PROBLEMS AND TASKS ▸
[1] In the patent claim, how closely must the harA polypeptide's amino acid sequence match the sequence in FIG. 2 or FIG. 4?
[2] Retype everything in the patent claim from "1. A method" down to "(SEQ ID NO: 4).", word for word.
[3] Write what comes next in the patent claim about screening compounds for harA binding, picking up after its last sentence.

1. A method of screening a compound to determine whether the compound binds to a harA polypeptide, which comprises: contacting the harA polypeptide with the compound under conditions suitable for binding; and detecting whether the compound binds to the harA polypeptide, wherein the harA polypeptide comprises an amino acid sequence at least 75% identical to (a) the amino acid sequence shown in FIG. 2 (SEQ ID NO: 2) or (b) the amino acid sequence shown in FIG. 4 (SEQ ID NO: 4).

RECORD EXTRACTS ▸
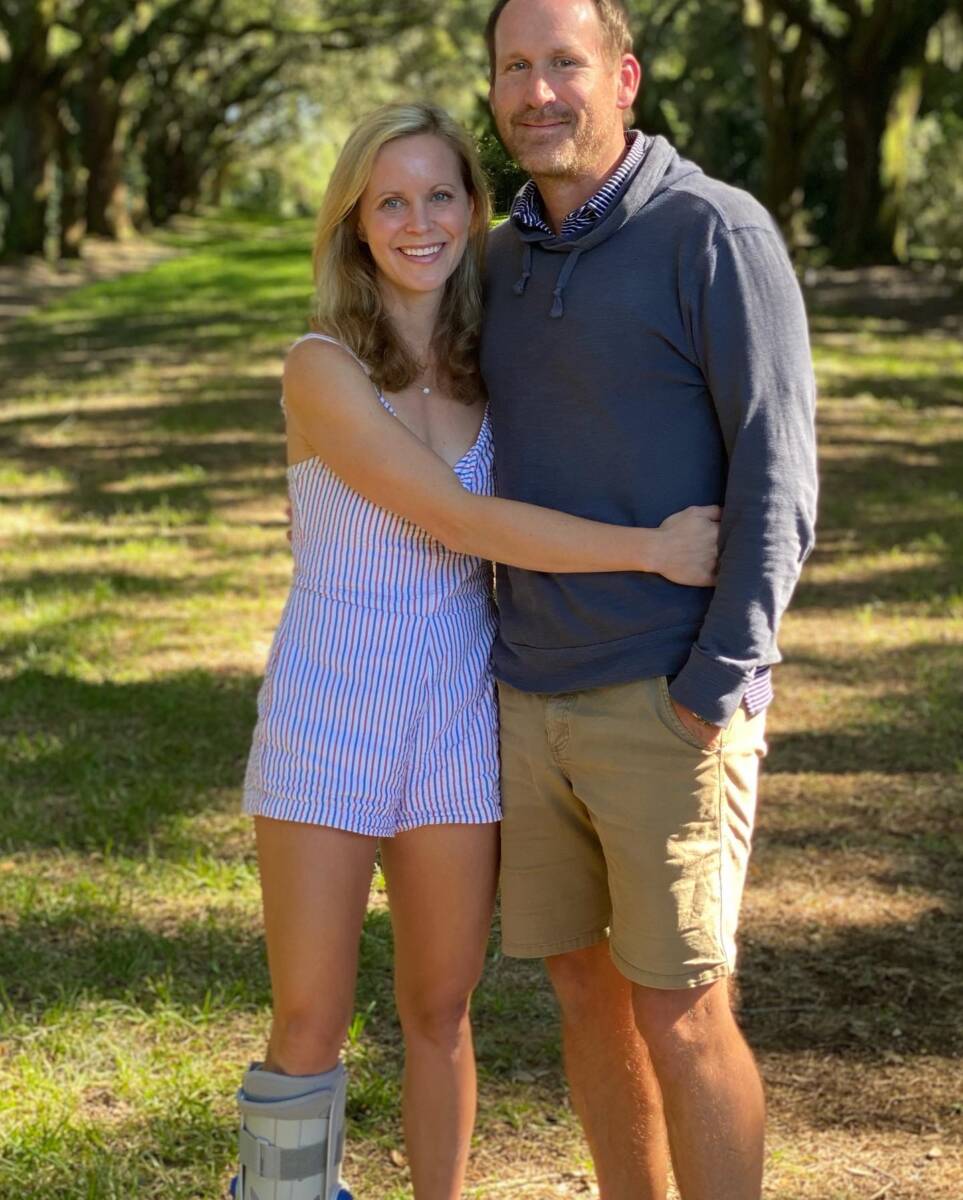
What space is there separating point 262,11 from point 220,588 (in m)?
28.7

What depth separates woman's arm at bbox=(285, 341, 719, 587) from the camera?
105 inches

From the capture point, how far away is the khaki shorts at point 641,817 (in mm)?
2678

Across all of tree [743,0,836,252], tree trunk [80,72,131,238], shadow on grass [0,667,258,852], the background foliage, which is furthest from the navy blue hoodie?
tree trunk [80,72,131,238]

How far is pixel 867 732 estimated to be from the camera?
19.8ft

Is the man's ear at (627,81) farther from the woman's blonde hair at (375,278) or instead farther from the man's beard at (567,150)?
the woman's blonde hair at (375,278)

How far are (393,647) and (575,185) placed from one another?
2.73 ft

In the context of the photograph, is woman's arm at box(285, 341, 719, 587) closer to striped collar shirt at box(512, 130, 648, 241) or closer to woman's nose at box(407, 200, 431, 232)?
woman's nose at box(407, 200, 431, 232)

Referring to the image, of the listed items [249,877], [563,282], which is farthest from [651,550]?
[249,877]

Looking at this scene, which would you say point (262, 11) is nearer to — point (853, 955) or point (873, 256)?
point (873, 256)

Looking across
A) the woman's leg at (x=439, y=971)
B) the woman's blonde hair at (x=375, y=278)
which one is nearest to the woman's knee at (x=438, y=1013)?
the woman's leg at (x=439, y=971)

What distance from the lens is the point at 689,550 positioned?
2.64 m

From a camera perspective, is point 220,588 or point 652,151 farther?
point 220,588

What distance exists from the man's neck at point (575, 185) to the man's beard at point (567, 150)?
10 mm

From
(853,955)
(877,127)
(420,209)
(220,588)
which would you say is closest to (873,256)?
(877,127)
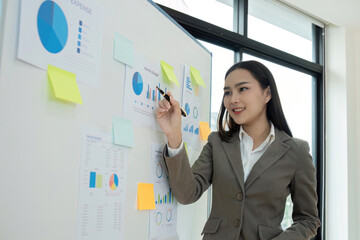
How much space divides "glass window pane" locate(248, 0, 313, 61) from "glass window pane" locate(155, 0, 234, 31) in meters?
0.24

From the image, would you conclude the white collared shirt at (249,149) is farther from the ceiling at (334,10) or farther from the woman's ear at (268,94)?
the ceiling at (334,10)

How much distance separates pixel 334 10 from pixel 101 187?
2.84m

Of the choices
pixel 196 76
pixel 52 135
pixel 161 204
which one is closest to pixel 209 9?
pixel 196 76

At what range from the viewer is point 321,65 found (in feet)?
11.8

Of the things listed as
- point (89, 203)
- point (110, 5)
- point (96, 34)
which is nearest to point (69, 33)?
point (96, 34)

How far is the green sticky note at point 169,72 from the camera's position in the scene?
1447 mm

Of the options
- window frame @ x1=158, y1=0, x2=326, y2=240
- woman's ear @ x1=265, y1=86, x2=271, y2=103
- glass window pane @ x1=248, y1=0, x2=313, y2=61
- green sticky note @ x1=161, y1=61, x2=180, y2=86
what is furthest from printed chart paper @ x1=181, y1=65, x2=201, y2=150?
glass window pane @ x1=248, y1=0, x2=313, y2=61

OUTPUTS IN ORDER ▸
[1] It must be at least 75% identical.

[2]
1. A method of screening a compound to determine whether the compound binds to a harA polypeptide, which comprises: contacting the harA polypeptide with the compound under conditions suitable for binding; and detecting whether the compound binds to the harA polypeptide, wherein the harA polypeptide comprises an amino acid sequence at least 75% identical to (a) the amino acid sequence shown in FIG. 2 (SEQ ID NO: 2) or (b) the amino acid sequence shown in FIG. 4 (SEQ ID NO: 4).

[3]
2. A method of screening a compound to determine whether the compound inhibits harA activity, which comprises: measuring the activity of a harA polypeptide (i) in the absence and (ii) in the presence of the compound, under conditions suitable for measuring harA activity; wherein a decrease in harA activity in the presence of the compound compared to the harA activity in the absence of the compound identifies the compound as inhibiting harA activity, wherein the harA polypeptide comprises an amino acid sequence at least 75% identical to (a) the amino acid sequence shown in FIG. 2 (SEQ ID NO: 2) or (b) the amino acid sequence shown in FIG. 4 (SEQ ID NO: 4).

3. The method of claim 2, wherein the harA activity measured is NTPase activity.

4. The use of a hygromycin A-resistant strain of E. faecalis or B. subtilis to determine whether an antibacterial agent is effective in treating organisms which exhibit harA-mediated drug resistance.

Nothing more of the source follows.